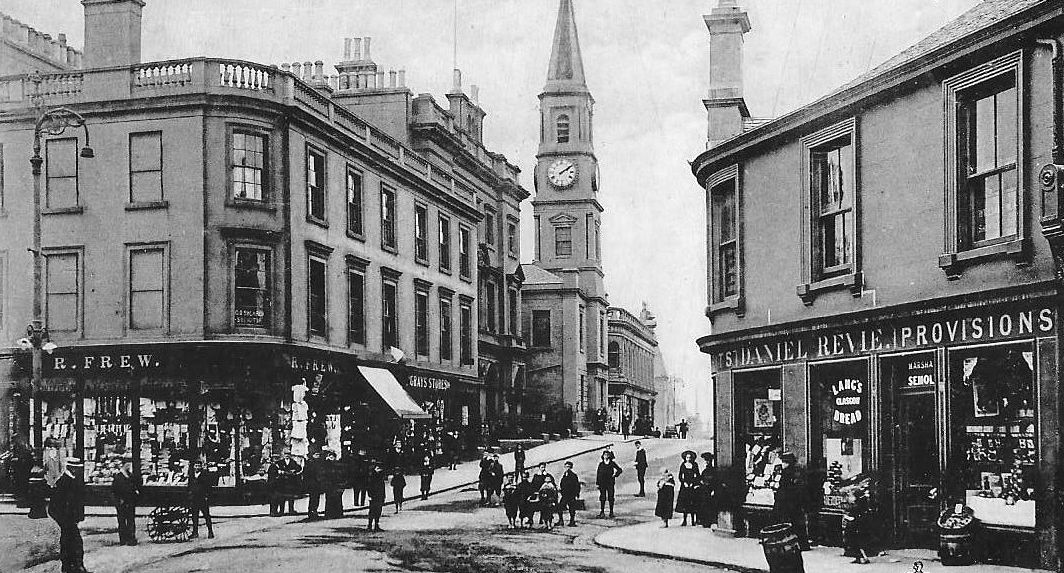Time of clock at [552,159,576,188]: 2:09
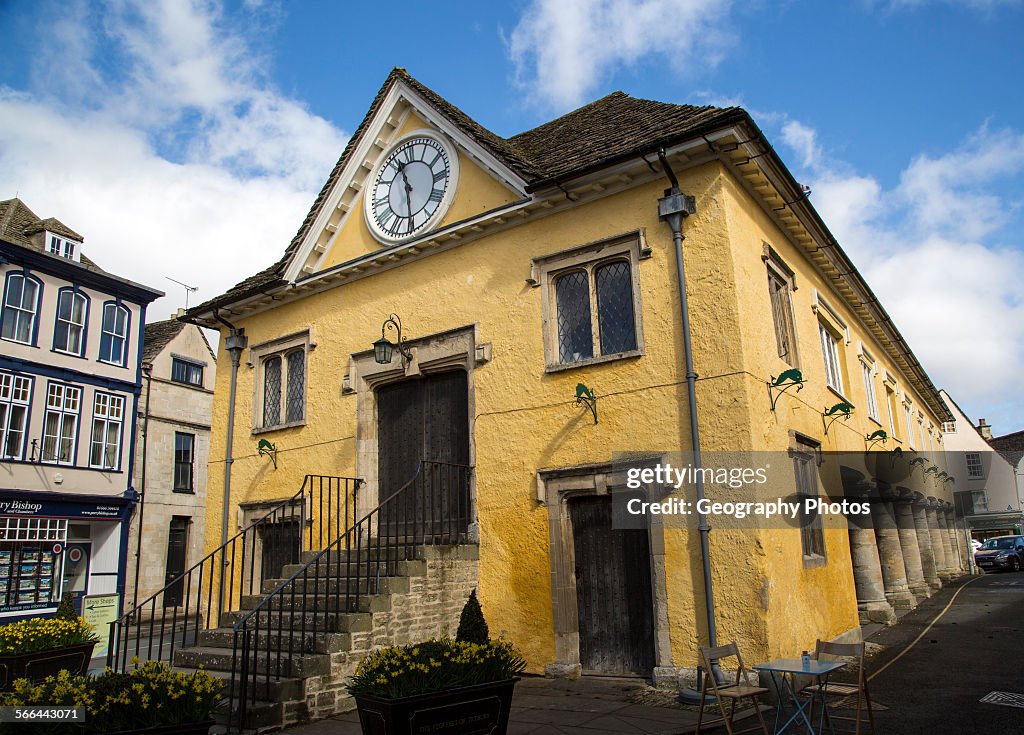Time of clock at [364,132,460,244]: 11:29
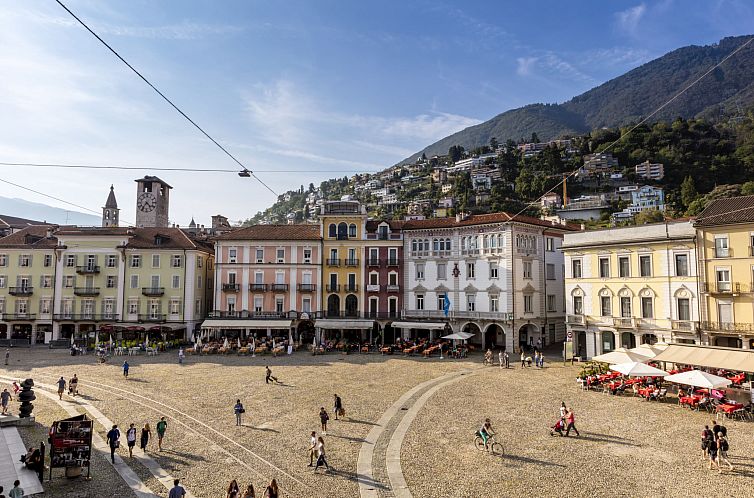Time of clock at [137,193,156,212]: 4:35
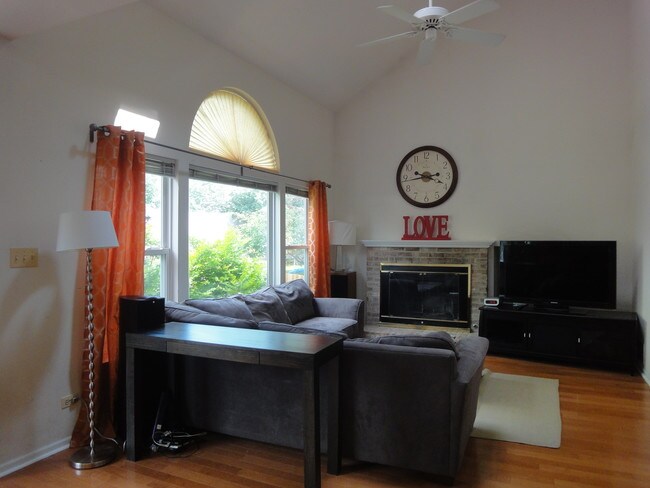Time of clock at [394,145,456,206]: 3:43
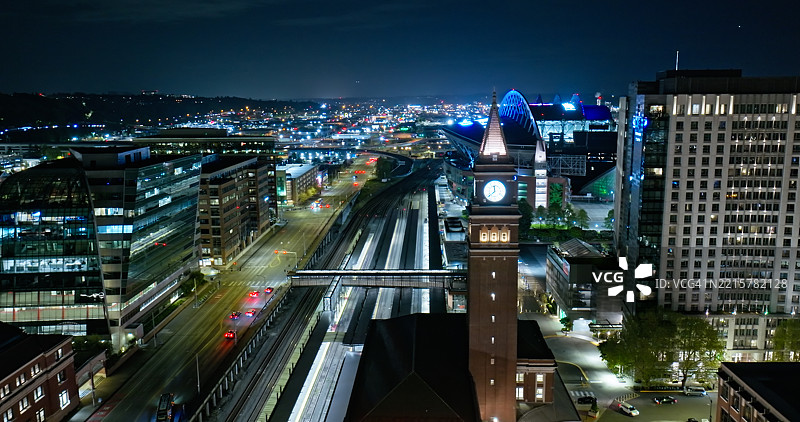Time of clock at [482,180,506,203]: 11:38
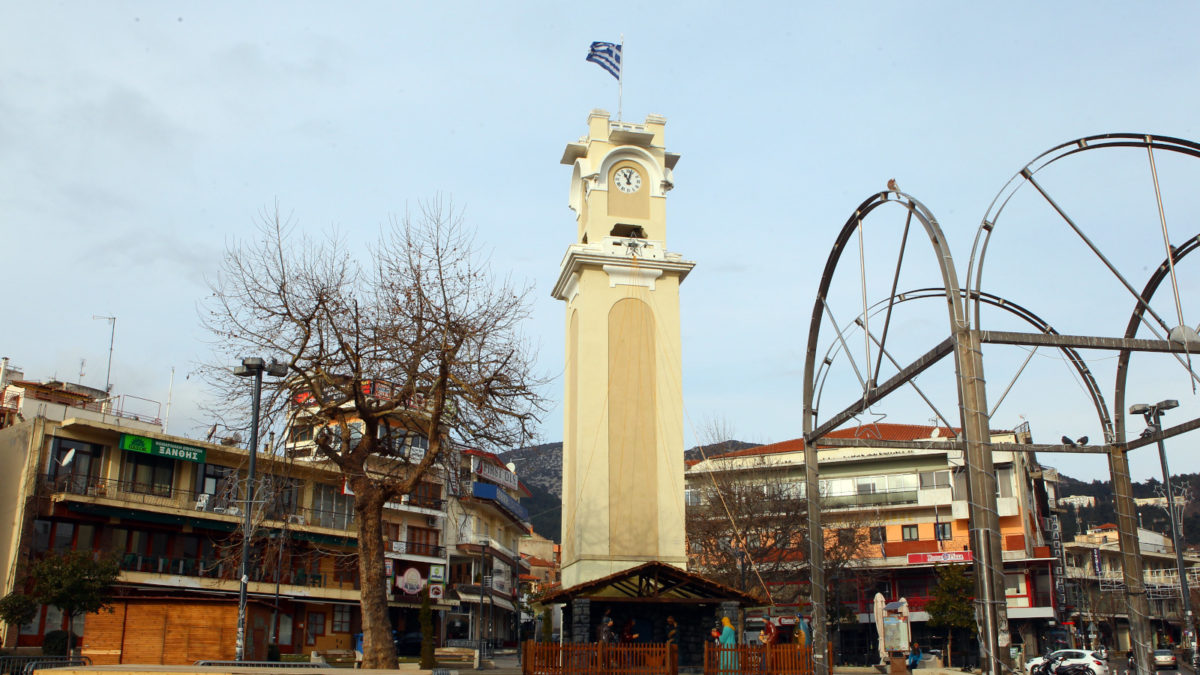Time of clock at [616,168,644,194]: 11:02
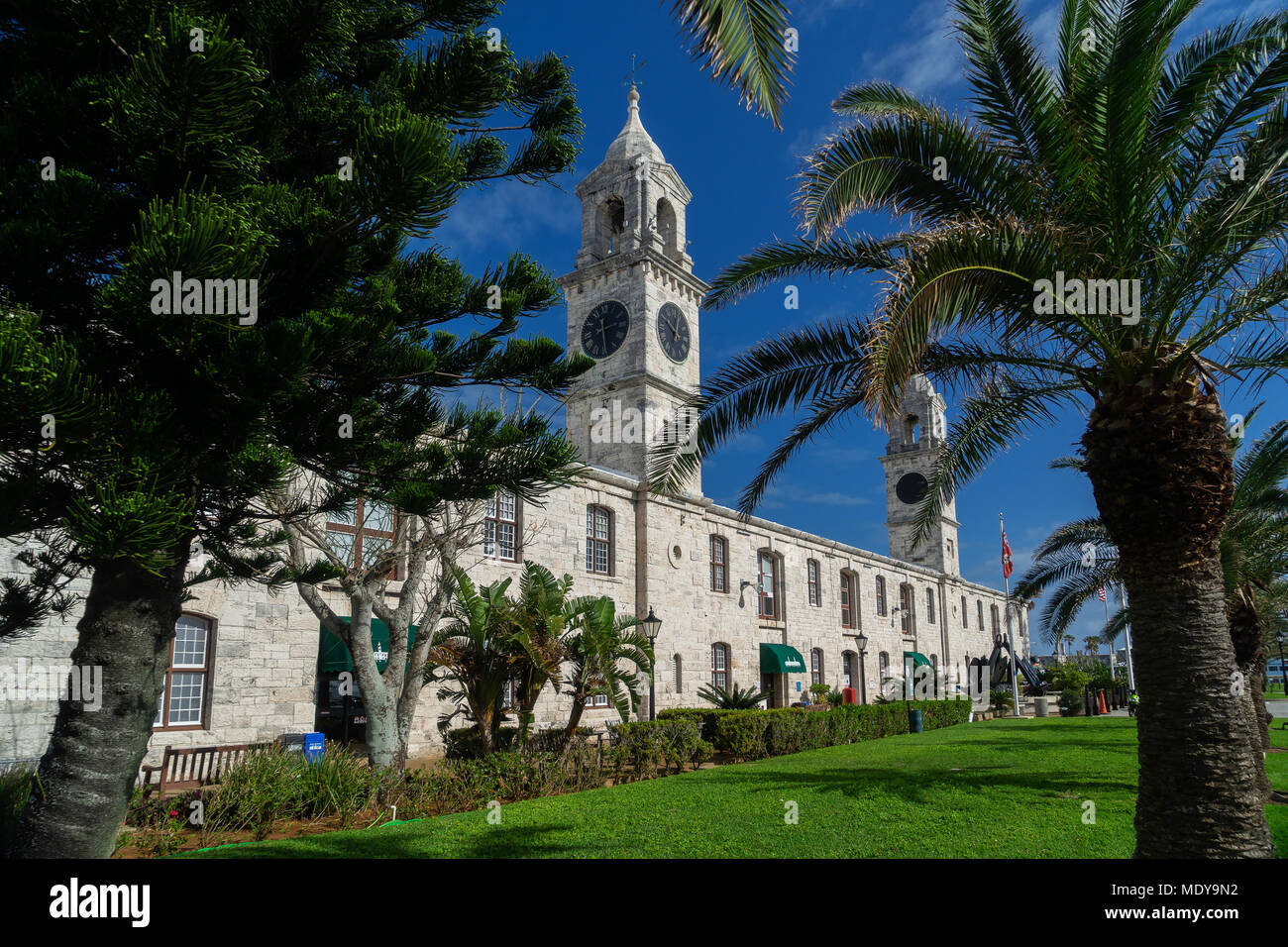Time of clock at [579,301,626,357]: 2:29
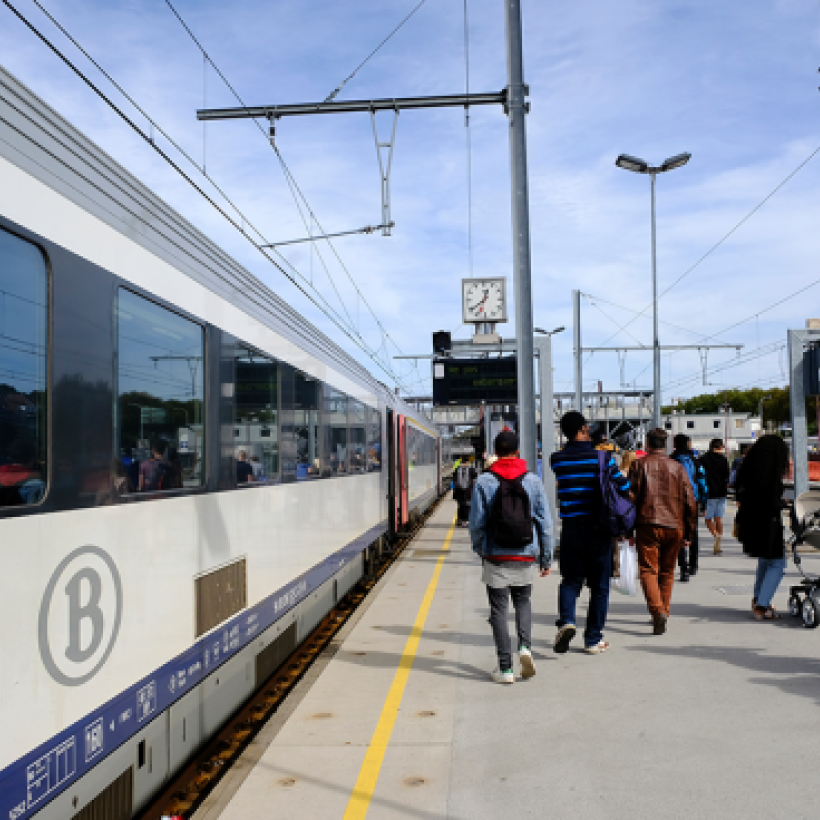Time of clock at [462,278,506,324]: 12:38
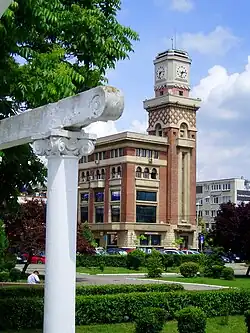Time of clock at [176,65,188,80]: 2:32
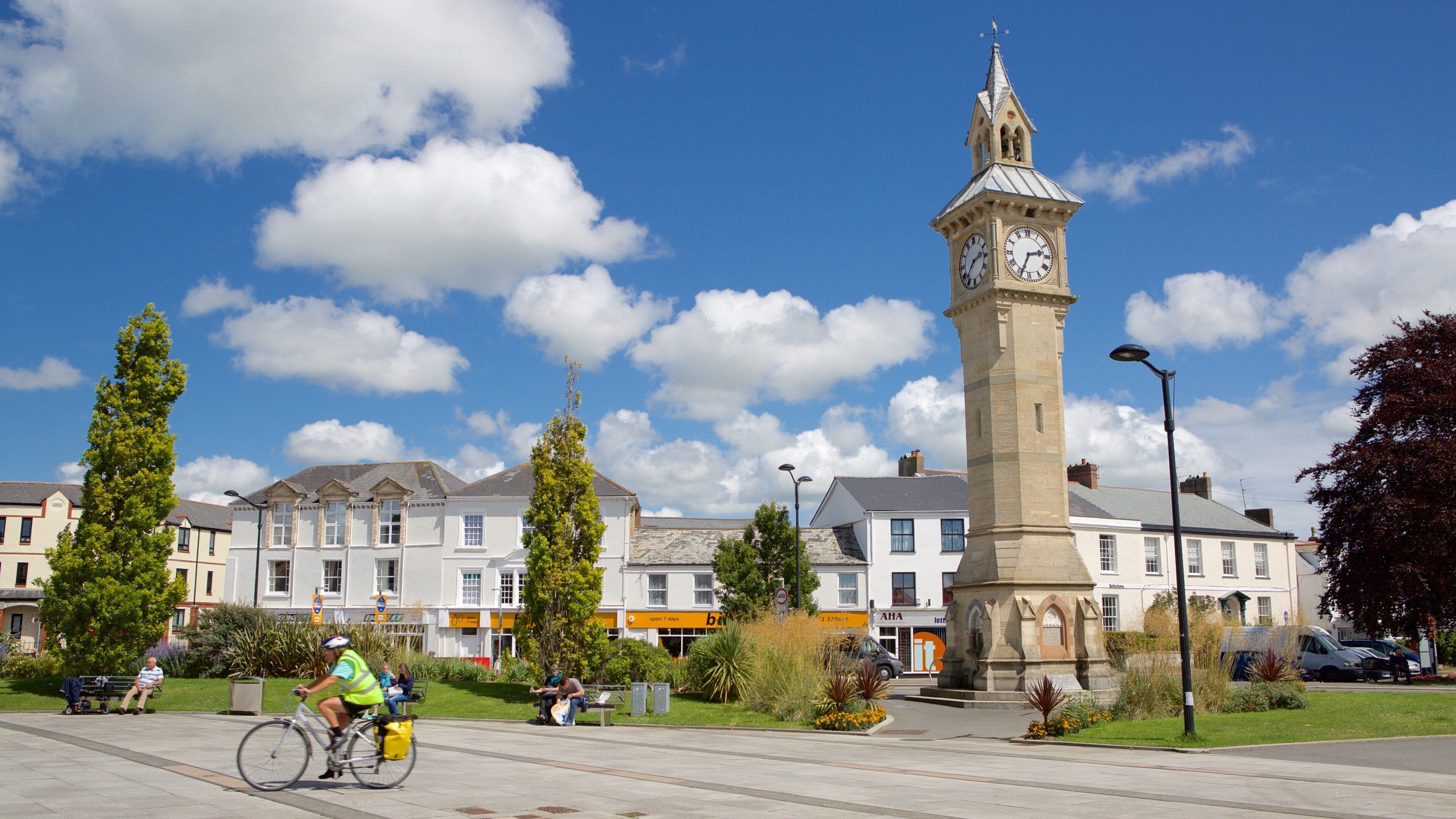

## JOB
Edit the records above by replacing "Time of clock at" with "Clock reading at" wherever it occurs, leaving everything else unchanged. Omit the pictures from your answer.

## WRITTEN SOLUTION
Clock reading at [552,159,576,188]: 2:09
Clock reading at [364,132,460,244]: 11:29
Clock reading at [137,193,156,212]: 4:35
Clock reading at [394,145,456,206]: 3:43
Clock reading at [482,180,506,203]: 11:38
Clock reading at [616,168,644,194]: 11:02
Clock reading at [579,301,626,357]: 2:29
Clock reading at [462,278,506,324]: 12:38
Clock reading at [176,65,188,80]: 2:32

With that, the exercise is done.